Henschel Hs 293

Henschel Hs 293

Hs 293 on display at the Deutsches Technikmuseum in Berlin, Germany, with added "Kopfring" (lit. "head ring") on the nose for nautical targets
Type Anti-ship missile
Place of origin Nazi Germany
Service history
In service 1943- 1944
Used by Luftwaffe
Wars World War II
Production history
Manufacturer Henschel Flugzeug-Werke AG
Produced 1942 - ?
Number built 1,000
Weight 1,045 kilograms (2,304 lb)
Length 3.82 metres (12.5 ft)
Width 3.1 metres (10 ft)
Diameter 0.47 metres (1.5 ft)
Warhead explosive
Warhead weight 295 kilograms (650 lb)

Engine liquid-propellant HWK 109-507 rocket motor, 5.9 kilonewtons (1,300 lbf) thrust for 10 s; subsequently glided to target
at 2.2 kilometres (7,200 ft) altitude:
4 kilometres (13,000 ft)
at 4 kilometres (13,000 ft) altitude:
5.5 kilometres (18,000 ft)
at 5 kilometres (16,000 ft) altitude:
8.5 kilometres (28,000 ft)
Speed maximum: 260 metres per second (850 ft/s)
average: 230 metres per second (750 ft/s)
Kehl-Strassburg FuG 203/230; MCLOS using a joystick

The Henschel Hs 293 was a World War II German anti-ship guided missile: a radio controlled glide bomb with a rocket engine slung underneath it. It was designed by Herbert A. Wagner.

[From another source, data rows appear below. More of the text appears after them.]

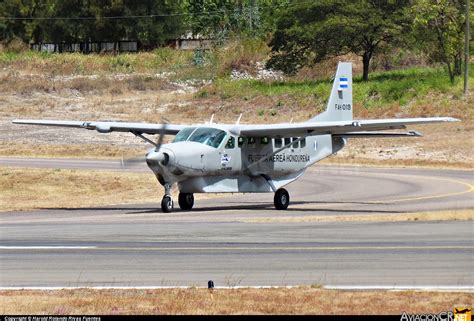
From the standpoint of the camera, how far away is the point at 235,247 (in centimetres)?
2230

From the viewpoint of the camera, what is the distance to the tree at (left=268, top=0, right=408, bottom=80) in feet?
242

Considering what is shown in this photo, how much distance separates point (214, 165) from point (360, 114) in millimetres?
34604

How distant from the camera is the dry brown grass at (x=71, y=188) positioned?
127 ft

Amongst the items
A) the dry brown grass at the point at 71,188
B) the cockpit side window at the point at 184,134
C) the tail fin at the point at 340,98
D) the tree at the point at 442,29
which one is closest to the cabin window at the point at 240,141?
the cockpit side window at the point at 184,134

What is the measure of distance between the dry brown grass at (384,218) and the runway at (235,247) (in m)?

The Walter 109-507 rocket motor unit with propellant tanks, removed from its nacelle under the Hs 293.
Sectioned Hs 293A in museum display, with no wing panels fitted

The Hs 293 project was started in 1940, based on the "Gustav Schwartz Propellerwerke" pure glide bomb that was designed in 1939. The Schwartz design did not have a terminal guidance system; instead, it used an autopilot to maintain a straight course. It was intended to be launched from a bomber at sufficient distance to keep the aircraft out of range of anti-aircraft fire. A Henschel team, under Dr. Herbert Wagner,[1] developed it the following year by adding an Walter HWK 109-507 rocket engine underneath, providing 590 kg (1,300 lb)[2] thrust for ten seconds. This allowed the bomb to be used from a lower altitude and at an increased range. Some examples used the BMW 109-511 of 600 kg (1,323 lb) thrust.[2]

The first flight attempts took place between May and September 1940, with unpowered drops from Heinkel He 111 medium bombers used as carrier aircraft; the first Walter rocket motor-powered tests had been conducted by the end of 1940.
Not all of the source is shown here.